◆ **WRITTEN INSTRUCTION**
Starting with the line containing "What is the distance of" and going on through the end of the records, rewrite those lines with "nearest" changed to "closest" and everything else kept the same. Leave the pictures out of your answer.

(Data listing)

——————

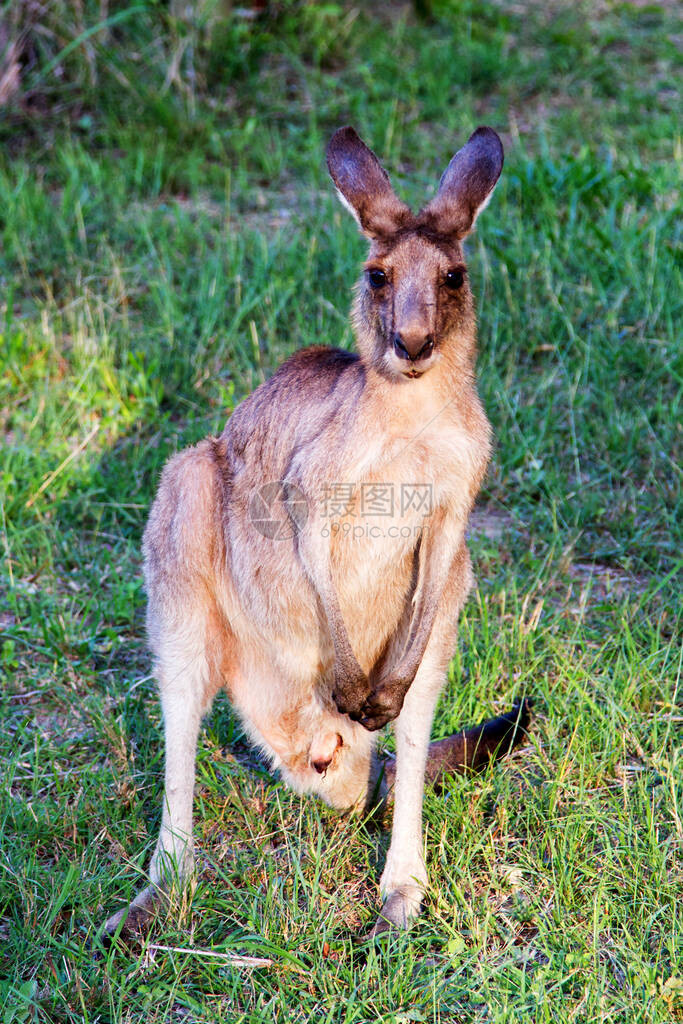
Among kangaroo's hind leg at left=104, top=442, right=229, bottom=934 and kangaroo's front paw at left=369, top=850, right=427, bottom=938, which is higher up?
kangaroo's hind leg at left=104, top=442, right=229, bottom=934

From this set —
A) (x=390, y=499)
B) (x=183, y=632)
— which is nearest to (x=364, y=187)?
(x=390, y=499)

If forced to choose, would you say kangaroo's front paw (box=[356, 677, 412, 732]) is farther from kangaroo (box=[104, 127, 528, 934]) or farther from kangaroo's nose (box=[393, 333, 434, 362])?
kangaroo's nose (box=[393, 333, 434, 362])

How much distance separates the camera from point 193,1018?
2336 mm

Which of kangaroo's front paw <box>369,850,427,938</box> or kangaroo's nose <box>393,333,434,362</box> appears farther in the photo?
kangaroo's front paw <box>369,850,427,938</box>

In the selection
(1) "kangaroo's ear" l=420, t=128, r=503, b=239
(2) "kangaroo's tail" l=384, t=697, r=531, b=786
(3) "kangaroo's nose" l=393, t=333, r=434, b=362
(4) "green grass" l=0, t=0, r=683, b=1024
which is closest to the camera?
(3) "kangaroo's nose" l=393, t=333, r=434, b=362

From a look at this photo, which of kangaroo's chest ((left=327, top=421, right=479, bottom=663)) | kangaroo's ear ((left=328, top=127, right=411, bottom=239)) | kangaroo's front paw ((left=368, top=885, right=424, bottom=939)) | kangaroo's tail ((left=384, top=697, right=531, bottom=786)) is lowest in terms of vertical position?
kangaroo's front paw ((left=368, top=885, right=424, bottom=939))

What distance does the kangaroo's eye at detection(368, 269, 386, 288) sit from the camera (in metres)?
2.50

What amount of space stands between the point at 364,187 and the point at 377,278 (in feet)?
0.76

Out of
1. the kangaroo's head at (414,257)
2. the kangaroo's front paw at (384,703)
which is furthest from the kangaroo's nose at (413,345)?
the kangaroo's front paw at (384,703)

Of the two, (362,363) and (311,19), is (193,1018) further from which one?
(311,19)

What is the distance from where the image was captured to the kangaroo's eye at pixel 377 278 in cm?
250

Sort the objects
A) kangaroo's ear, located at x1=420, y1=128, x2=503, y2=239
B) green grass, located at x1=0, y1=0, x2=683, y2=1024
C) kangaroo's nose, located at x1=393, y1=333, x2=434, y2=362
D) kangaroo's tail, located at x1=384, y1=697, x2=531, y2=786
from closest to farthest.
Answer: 1. kangaroo's nose, located at x1=393, y1=333, x2=434, y2=362
2. green grass, located at x1=0, y1=0, x2=683, y2=1024
3. kangaroo's ear, located at x1=420, y1=128, x2=503, y2=239
4. kangaroo's tail, located at x1=384, y1=697, x2=531, y2=786

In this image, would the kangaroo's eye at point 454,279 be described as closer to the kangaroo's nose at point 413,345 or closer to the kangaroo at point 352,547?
the kangaroo at point 352,547

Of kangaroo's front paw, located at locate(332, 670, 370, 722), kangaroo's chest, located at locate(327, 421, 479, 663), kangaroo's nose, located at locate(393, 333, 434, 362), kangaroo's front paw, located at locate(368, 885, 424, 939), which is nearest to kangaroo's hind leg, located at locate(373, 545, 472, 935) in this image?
kangaroo's front paw, located at locate(368, 885, 424, 939)
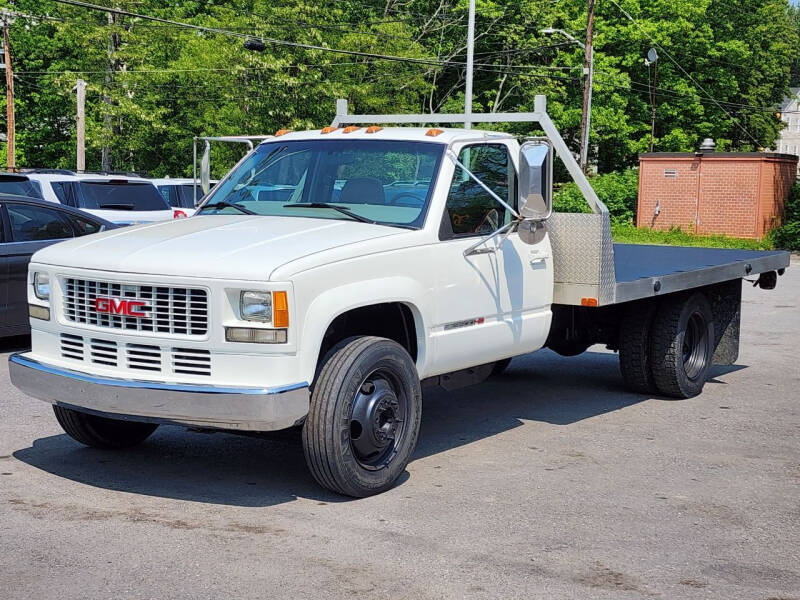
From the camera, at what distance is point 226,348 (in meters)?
5.96

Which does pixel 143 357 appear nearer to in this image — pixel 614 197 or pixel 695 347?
pixel 695 347

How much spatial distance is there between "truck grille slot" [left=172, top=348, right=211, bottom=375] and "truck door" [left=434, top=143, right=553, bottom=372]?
157 centimetres

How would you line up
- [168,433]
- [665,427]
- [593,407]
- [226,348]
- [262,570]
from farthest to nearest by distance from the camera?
[593,407] → [665,427] → [168,433] → [226,348] → [262,570]

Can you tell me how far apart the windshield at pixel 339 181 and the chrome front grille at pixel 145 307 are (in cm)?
140

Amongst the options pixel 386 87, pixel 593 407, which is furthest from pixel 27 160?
pixel 593 407

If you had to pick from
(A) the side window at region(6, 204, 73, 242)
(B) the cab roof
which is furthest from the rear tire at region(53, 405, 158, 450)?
(A) the side window at region(6, 204, 73, 242)

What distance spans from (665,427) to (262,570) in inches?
173

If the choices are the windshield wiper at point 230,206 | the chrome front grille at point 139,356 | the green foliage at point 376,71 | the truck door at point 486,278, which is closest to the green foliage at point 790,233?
the green foliage at point 376,71

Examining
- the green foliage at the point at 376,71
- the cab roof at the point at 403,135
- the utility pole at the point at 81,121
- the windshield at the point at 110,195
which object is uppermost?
the green foliage at the point at 376,71

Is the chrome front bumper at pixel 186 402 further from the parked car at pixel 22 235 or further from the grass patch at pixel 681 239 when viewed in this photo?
the grass patch at pixel 681 239

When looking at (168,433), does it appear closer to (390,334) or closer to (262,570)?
(390,334)

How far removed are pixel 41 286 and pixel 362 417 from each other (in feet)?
6.74

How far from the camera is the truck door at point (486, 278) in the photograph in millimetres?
7125

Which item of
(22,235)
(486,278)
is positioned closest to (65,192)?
(22,235)
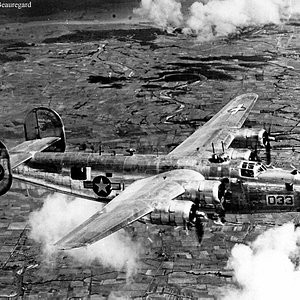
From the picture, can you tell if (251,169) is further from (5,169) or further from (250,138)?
(5,169)

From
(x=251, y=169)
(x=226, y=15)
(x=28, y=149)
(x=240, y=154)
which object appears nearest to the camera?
(x=251, y=169)

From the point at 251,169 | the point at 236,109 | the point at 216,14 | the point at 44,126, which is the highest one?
the point at 216,14

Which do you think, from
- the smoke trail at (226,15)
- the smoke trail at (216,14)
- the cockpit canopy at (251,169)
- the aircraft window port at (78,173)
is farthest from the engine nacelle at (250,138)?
the smoke trail at (226,15)

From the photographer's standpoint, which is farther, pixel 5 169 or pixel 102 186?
pixel 102 186

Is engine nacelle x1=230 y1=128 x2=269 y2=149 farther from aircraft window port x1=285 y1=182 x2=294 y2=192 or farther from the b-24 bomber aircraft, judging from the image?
aircraft window port x1=285 y1=182 x2=294 y2=192

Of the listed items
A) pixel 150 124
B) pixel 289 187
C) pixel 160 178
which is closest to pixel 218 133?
pixel 160 178

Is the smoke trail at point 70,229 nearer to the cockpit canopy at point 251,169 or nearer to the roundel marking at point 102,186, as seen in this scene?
the roundel marking at point 102,186

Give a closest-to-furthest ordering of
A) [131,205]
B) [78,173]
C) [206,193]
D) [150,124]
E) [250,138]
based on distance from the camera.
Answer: [131,205] → [206,193] → [78,173] → [250,138] → [150,124]
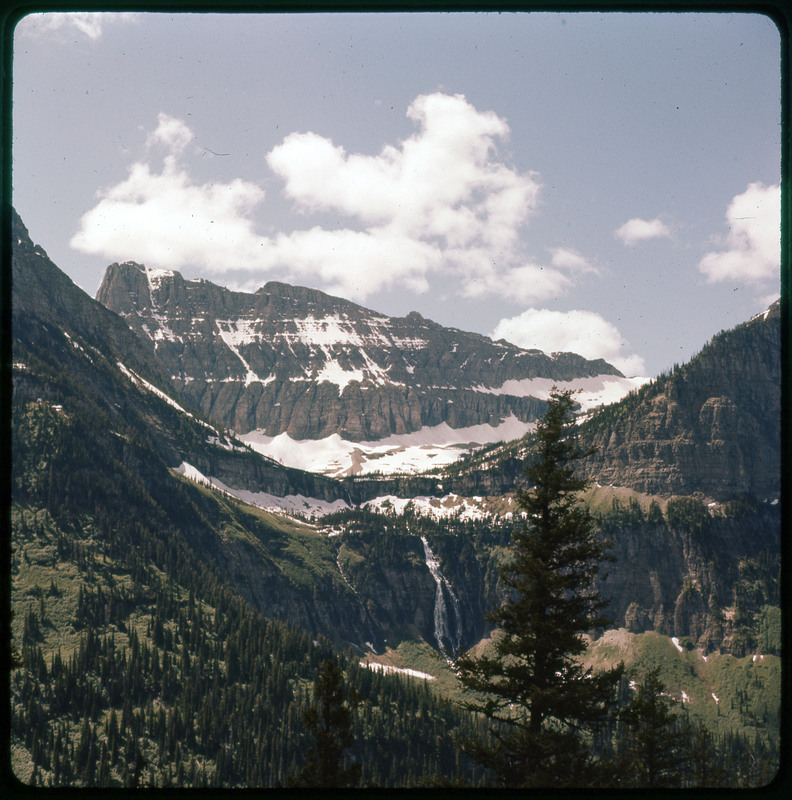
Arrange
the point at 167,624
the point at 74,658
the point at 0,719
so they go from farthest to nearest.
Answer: the point at 167,624
the point at 74,658
the point at 0,719

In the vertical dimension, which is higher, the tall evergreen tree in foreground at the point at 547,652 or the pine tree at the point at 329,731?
the tall evergreen tree in foreground at the point at 547,652

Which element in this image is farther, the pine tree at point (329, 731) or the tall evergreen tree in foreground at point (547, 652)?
the pine tree at point (329, 731)

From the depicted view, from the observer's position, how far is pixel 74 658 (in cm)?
13538

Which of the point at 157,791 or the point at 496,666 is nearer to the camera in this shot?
the point at 157,791

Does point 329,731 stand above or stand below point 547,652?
below

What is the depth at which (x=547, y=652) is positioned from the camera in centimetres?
1767

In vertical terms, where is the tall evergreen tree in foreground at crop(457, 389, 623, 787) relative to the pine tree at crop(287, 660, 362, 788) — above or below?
above

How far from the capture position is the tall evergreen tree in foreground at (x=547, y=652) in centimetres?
1677

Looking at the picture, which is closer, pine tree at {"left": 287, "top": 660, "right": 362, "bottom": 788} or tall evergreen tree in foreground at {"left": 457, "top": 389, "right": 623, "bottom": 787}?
tall evergreen tree in foreground at {"left": 457, "top": 389, "right": 623, "bottom": 787}

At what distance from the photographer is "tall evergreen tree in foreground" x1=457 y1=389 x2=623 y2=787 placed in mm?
16766

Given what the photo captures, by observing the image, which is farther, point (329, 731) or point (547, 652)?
point (329, 731)

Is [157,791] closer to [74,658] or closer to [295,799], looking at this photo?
[295,799]

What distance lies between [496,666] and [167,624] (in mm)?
156033

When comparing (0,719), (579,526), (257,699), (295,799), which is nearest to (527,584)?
(579,526)
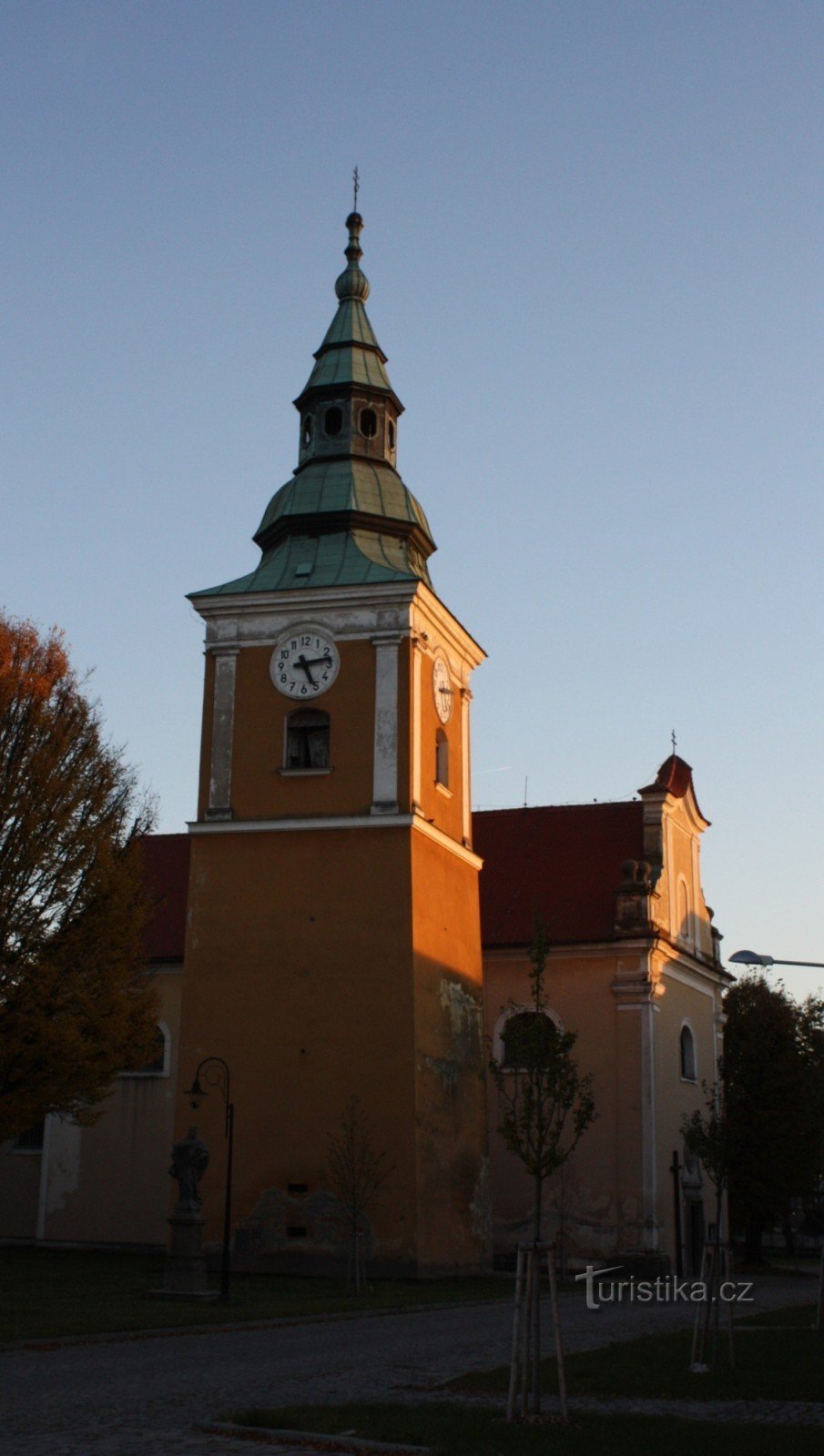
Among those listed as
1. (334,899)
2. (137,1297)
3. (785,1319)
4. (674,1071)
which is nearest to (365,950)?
(334,899)

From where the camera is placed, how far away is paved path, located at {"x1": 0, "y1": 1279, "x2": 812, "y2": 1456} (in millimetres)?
10938

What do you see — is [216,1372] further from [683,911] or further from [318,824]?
[683,911]

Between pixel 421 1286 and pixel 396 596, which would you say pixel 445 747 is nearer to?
pixel 396 596

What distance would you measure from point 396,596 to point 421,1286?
13799mm

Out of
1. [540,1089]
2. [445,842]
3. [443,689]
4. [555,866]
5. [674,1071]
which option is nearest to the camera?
[540,1089]

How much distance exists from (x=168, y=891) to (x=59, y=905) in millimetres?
15505

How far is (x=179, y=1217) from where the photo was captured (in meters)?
25.1

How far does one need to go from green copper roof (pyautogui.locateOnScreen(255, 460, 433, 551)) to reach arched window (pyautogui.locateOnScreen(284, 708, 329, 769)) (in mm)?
4997

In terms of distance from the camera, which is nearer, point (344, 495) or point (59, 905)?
point (59, 905)

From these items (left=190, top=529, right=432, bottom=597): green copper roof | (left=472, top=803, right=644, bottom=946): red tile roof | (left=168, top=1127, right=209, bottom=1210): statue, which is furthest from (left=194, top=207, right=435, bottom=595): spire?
(left=168, top=1127, right=209, bottom=1210): statue

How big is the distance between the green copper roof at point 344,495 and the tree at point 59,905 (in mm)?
8855

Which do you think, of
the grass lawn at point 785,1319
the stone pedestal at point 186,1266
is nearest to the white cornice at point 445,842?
the stone pedestal at point 186,1266

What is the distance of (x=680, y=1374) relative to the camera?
14617 millimetres

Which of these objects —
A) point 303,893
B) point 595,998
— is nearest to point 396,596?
point 303,893
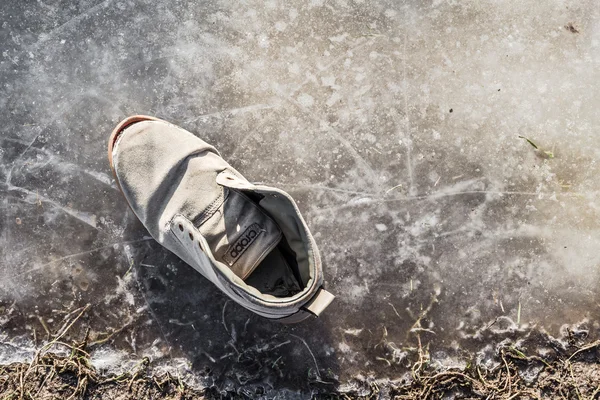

——————

◆ **RESULT OF THIS TASK**
What is the distance of (x=680, y=1374) relative to the camera?
14617 millimetres

Which of these objects —
A) point 303,893
B) point 595,998
— is closest to point 396,596?
point 303,893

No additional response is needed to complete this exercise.